Sous cet éclairage, la communion eucharistique devient la force la plus efficace pour étayer notre participation à la mission rédemptrice de l’Église, notre collaboration à la sanctification du monde. Nous aimerions inviter nos lecteurs à se pencher attentivement sur le passage de l’encyclique où le pape illustre ce qu’il définit comme caractère cosmique de l’Eucharistie : « Oui, cosmique ! Car, même lorsqu’elle est célébrée sur un petit autel d’une église de campagne, l’Eucharistie est toujours célébrée, en un sens, sur l’autel du monde. Elle est un lien entre le ciel et la terre. Elle englobe et elle imprègne toute la création. Le Fils de Dieu s’est fait homme pour restituer toute la création, dans un acte suprême de louange, à Celui qui l’a tirée du néant. C’est ainsi que lui, le prêtre souverain et éternel, entrant grâce au sang de sa Croix dans le sanctuaire éternel, restitue toute la création rachetée au Créateur et Père. (n° 8) » On comprend que Jean Paul II n’hésite pas à fonder sur ce caractère l’affirmation de sa fonction d’aide irremplaçable pour l’accomplissement de la mission des chrétiens dans le monde : l’Eucharistie « donne un élan à notre marche dans l’histoire, faisant naître un germe de vive espérance dans le dévouement quotidien de chacun à ses propres tâches» (n° 20) de sorte que les fidèles se sentent « plus que jamais engagés à ne pas faillir aux devoirs de leur citoyenneté terrestre […] à transformer le monde selon l’Évangile» (ibid).

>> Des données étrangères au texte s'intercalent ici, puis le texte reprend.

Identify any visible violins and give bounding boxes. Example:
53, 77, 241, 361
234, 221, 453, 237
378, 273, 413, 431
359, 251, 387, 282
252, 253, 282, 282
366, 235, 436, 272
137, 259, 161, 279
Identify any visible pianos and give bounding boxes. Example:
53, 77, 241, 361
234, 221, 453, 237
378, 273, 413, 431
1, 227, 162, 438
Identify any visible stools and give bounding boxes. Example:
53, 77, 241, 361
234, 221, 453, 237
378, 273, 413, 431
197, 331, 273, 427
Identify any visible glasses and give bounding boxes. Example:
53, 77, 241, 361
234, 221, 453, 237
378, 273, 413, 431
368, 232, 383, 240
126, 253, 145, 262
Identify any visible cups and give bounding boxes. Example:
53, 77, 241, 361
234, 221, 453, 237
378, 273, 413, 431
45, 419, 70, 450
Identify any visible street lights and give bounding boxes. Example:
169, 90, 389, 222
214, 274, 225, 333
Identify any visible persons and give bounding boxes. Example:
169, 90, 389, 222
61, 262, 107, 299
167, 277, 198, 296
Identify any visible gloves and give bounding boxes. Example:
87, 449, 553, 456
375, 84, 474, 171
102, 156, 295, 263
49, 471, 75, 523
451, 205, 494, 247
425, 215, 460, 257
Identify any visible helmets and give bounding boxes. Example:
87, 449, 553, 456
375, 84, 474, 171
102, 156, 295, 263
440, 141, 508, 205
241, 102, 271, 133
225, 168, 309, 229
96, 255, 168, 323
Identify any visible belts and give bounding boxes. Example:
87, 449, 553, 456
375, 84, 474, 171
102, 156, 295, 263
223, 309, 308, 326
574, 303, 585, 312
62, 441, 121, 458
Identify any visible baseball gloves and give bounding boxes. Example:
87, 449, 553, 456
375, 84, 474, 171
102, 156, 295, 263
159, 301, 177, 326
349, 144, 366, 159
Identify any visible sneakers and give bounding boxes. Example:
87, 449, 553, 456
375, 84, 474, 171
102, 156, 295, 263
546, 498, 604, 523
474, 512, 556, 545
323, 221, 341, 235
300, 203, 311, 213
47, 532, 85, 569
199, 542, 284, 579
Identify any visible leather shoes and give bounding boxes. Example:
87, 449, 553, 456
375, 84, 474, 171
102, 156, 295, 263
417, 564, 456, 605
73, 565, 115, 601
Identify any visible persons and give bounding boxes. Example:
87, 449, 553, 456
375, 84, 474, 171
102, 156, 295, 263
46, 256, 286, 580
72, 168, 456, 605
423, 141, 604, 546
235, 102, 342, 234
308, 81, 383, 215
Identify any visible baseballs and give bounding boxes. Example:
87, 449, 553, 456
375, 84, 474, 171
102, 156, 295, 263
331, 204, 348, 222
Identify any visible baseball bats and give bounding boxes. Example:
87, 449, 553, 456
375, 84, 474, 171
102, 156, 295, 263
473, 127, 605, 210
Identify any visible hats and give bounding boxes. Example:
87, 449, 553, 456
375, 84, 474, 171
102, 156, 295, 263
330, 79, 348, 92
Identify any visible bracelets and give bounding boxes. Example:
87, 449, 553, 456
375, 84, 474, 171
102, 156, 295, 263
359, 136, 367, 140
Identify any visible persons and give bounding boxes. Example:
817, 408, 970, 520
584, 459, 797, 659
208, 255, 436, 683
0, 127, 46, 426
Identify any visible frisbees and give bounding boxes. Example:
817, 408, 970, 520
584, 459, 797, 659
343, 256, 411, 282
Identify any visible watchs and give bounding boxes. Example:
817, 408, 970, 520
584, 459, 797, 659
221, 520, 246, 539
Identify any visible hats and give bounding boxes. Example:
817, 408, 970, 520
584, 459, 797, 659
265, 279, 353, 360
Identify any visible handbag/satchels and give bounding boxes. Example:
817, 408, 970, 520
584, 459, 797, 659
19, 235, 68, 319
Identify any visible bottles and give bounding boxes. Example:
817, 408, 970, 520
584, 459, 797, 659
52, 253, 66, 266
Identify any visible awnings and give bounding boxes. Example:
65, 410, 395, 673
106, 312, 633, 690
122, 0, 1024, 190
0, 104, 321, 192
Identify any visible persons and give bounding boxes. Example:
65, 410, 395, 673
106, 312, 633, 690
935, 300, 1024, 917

Nous tenons à rappeler ici un événement mystique de la vie de saint Josémaria, survenu le 23 octobre 1966. Ce fut comme la récompense accordée par le Seigneur après beaucoup d’années d’exercice exemplaire du ministère sacerdotal, des années d’effort lors de la célébration de la sainte messe pour se plonger avec toutes les facultés de son âme dans le mystère du sacrifice du Christ, pleinement identifié à la mission reçue : faire que tant de chrétiens courants soient conscients de l’appel à se sanctifier dans le monde et à sanctifier le monde avec leur travail personnel. Cette expérience de saint Josémaria peut être maintenant pour nous un nouvel élan pour une réponse plus généreuse au don que le Seigneur fait de lui-même à la sainte messe. Le lendemain de cet événement, il en parlait lui-même ainsi : « Du haut de mes soixante cinq ans, j’ai fait une merveilleuse découverte. J’aime toujours m’appliquer lorsque je dis la sainte messe; cependant, hier, j’ai eu beaucoup de mal à le faire. Quel effort ! J’ai vu que la messe est vraiment Opus Dei, un travail, comme le fut la première messe pour Jésus-Christ : la Croix. J’ai vu que le ministère du prêtre, la célébration de la sainte messe, est un travail pour confectionner l’Eucharistie, que l’on éprouve souffrance, joie et fatigue. J’ai senti dans ma chair l’épuisement d’un travail divin. »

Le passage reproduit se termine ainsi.